Since 2001, the National Archives and Records Administration (NARA) has been working to develop a modern Electronic Records Archives (ERA) system — a major information system that is intended to preserve and provide access to massive volumes of all types and formats of electronic records. According to NARA, this major information system is estimated to cost between $456 and $481 million and is intended to preserve and provide access to massive volumes of all types of electronic records, independent of their original hardware or software. NARA plans for the system to manage the full life-cycle of electronic records, consisting of the following six key functions:
- Ingest enables the transfer of electronic records from federal agencies.
- Archival storage enables stored records to be managed in a way that guarantees their integrity and availability.
- Records management supports scheduling, appraisal, description, and requests to transfer custody of all types of records, as well as ingesting and managing electronic records, including the capture of selected records data (such as origination date, format, and disposition).
- Preservation enables secure and reliable storage of files in formats in which they were received, as well as creating backup copies for off-site storage.
- Local services and control regulates how the ERA components communicate with each other, manages internal security, and enables telecommunications and system network management.
- Dissemination enables users to search descriptions and business data about all types of records and to search the content of electronic records and retrieve them.
NARA originally planned to complete the system in 2012, but has repeatedly revised the program schedule and estimated cost. As a result, the system is being developed incrementally over several years; the first system increment is to provide an initial set of functions, with additional capabilities to be added in future increments.
However, in 2007, NARA’s contractor acknowledged that it would not be able to meet the planned date for the initial operational capability of the first ERA increment. NARA worked to overcome the ERA schedule delays by changing to a two-pronged development strategy, but uncertainties remain.
First, NARA developed plans to achieve an initial operational capability for the ERA system in June 2008 with somewhat reduced capabilities from those that had been planned. For this initial system, known as the “base” system, software development deadlines have been met, and testing began on schedule. However, NARA has extended some test periods beyond what was originally planned, leaving less time at the end of the schedule for completing final activities. Problems uncovered through testing could lead to delays in implementation.

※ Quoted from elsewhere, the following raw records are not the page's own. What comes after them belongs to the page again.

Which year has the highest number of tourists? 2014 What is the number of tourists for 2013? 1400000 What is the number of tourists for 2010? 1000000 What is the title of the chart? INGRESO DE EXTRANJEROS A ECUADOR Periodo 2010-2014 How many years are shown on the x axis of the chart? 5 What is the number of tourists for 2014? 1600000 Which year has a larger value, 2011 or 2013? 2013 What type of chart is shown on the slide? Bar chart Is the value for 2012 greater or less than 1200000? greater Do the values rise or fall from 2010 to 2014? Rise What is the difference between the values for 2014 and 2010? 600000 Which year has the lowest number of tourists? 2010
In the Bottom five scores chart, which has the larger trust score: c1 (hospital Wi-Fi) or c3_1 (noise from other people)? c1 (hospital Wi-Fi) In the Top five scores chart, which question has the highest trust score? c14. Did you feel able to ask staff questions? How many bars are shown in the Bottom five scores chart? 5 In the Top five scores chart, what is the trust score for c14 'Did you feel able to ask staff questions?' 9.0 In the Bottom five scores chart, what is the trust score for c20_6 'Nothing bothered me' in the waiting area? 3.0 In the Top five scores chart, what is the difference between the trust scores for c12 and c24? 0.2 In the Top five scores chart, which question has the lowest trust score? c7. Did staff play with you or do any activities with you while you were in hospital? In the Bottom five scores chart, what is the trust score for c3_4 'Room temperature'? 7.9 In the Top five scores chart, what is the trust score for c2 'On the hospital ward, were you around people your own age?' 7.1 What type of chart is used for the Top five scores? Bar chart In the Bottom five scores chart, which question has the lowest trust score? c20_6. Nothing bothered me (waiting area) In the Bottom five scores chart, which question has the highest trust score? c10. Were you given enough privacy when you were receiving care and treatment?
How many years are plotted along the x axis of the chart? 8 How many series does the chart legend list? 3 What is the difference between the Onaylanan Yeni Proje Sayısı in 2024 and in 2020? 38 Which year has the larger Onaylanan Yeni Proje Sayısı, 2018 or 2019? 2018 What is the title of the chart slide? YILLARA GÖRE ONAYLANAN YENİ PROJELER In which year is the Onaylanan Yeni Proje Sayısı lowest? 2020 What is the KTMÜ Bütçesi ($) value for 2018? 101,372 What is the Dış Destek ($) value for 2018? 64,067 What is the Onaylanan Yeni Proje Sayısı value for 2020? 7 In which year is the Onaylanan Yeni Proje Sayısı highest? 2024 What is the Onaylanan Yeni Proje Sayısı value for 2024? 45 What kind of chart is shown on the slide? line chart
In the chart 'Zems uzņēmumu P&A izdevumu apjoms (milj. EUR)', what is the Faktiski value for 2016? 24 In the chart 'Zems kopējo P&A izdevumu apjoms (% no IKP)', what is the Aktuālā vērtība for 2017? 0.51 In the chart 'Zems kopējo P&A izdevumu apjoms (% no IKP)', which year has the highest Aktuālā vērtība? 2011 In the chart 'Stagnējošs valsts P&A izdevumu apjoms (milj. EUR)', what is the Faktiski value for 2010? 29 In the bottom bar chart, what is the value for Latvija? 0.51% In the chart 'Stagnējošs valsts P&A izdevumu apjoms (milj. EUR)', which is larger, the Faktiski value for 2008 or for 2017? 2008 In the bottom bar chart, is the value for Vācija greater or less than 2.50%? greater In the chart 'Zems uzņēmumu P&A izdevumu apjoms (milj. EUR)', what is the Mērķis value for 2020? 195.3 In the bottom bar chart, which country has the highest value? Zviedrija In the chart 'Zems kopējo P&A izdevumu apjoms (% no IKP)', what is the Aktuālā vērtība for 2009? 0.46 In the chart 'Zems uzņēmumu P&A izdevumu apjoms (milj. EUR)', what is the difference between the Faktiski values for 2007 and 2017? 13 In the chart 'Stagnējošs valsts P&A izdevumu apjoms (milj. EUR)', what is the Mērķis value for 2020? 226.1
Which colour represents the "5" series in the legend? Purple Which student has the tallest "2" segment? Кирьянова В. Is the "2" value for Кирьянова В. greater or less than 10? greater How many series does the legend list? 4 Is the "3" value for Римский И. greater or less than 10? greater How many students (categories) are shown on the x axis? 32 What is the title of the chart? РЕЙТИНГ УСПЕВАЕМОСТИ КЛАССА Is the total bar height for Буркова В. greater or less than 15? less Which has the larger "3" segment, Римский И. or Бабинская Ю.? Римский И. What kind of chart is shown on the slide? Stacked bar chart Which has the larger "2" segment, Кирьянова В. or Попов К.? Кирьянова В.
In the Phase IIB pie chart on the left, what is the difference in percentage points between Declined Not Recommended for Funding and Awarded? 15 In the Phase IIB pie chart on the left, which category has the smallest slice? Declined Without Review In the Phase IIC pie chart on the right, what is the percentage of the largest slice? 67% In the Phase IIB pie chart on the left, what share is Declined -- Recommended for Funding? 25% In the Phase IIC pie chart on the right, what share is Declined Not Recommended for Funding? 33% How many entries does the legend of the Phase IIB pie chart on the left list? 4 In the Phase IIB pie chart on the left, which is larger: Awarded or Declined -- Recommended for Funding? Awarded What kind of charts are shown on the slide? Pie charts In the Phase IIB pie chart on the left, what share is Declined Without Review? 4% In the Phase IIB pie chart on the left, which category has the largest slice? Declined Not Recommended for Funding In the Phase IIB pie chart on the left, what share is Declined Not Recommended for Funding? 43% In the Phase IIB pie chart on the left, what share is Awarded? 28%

Second, the development delays of 2007 put at risk NARA’s plan to use ERA to receive the presidential records of the Bush Administration in January 2009. In response to this risk, NARA and its contractor are pursuing a parallel development of a separate part of the system that is to be dedicated initially to the Bush records; this part of ERA — referred to as the "EOP (Executive Office of the President) system" — uses a different architecture from that of the base system: it is being built on a commercial product that can provide basic requirements for processing presidential electronic records, such as rapid ingest of records and ability to search content. Pursuing this as a separate development decouples the EOP system from dependence on the base system.
However, completing the EOP system in time for the presidential transition remains uncertain, primarily because NARA and its contractor are still negotiating the precise scope of work and system requirements. These negotiations are challenging because, among other things, NARA does not know the exact nature of the presidential records that it is to receive in 2009.
In July 2010, the Office of Management and Budget directed NARA to halt development of the ERA system at the end of fiscal year 2011 (a year earlier than planned). OMB cited concerns about the system’s cost, schedule, and performance and directed NARA to better define system functionality and improve strategic planning. Through fiscal year 2010, NARA had spent about $375 million on the system.